* **ЧТО ТРЕБУЕТСЯ**
Допишите отрывок о сказочных элементах в рассказах серии «Пионеры-герои», начав сразу после его последнего предложения.

И вот фашисты нарушили все!..

«Где теперь радость, счастливая жизнь?!» [Набатов, 1980, с. 68].

После этого по сюжету следует столкновение героя и врага, затем победа. В рассказах серии встречается еще один устойчивый элемент — это описание памяти о героях. В традиционной сказке аналогичным элементом является «узнавание» героя [Пропп, 1998, с. 47]. В этой последней части повествования речь идет о комплексе различных форм памяти, таких, как памятники, стихотворения, пионерские бригады и дружины, названные в честь героя. Все это должно свидетельствовать о большой культурной значимости его подвига.

Итак, стиль повествования в серии «Пионеры-герои» по своей структуре содержит ряд сказочных элементов. В героическом

сюжете в целом подвиги героев были драматизированы до такой степени, что они стали практически невероятными. По наблюдению Катрионы Келли,

Описание их (героев. — Н. К.) подвигов вовсе не предполагало правдивого отображения действительности. <...> эти герои должны были вызывать чувство восхищения, внушать благоговение перед их безоговорочной преданностью идеалам. Из публикаций безжалостно вымарывались любые подробности, не соответствующие героическому поведению, и заменялись чем-либо подобающим [Келли, 2009, с. 17].

* **ИСХОДНЫЙ МАТЕРИАЛ**
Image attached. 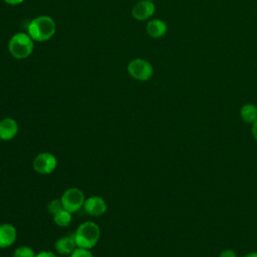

* **РЕЗУЛЬТАТ**
Таким образом, мифологизация являлась необходимым элементом повествования о героях. Это вовсе не было изобретением позднего советского периода: еще в начале 1930-х гг. Максим Горький лично вмешивался в вопрос о представлении подвига Павлика Морозова в массовой литературе, отмечая, что ранние тексты о герое являлись слишком реалистическими [Там же, с. 145].

Однородность сюжетных линий также способствует созданию идеализированного героя как типа. Таким образом, реальная действительность жизни и подвига героя преуменьшается. На примере Морозова Келли пишет, что ребенок-герой:

<...> не просто пример для подражания; его героизм недостижим, его подвиг нельзя повторить в обычной жизни; патриотизм и гражданский долг Морозова возвысили его до таких вершин, откуда нет возврата. <. > Именно невероятность его героизма и вызывала такое восхищение [Там же, с. 160-161].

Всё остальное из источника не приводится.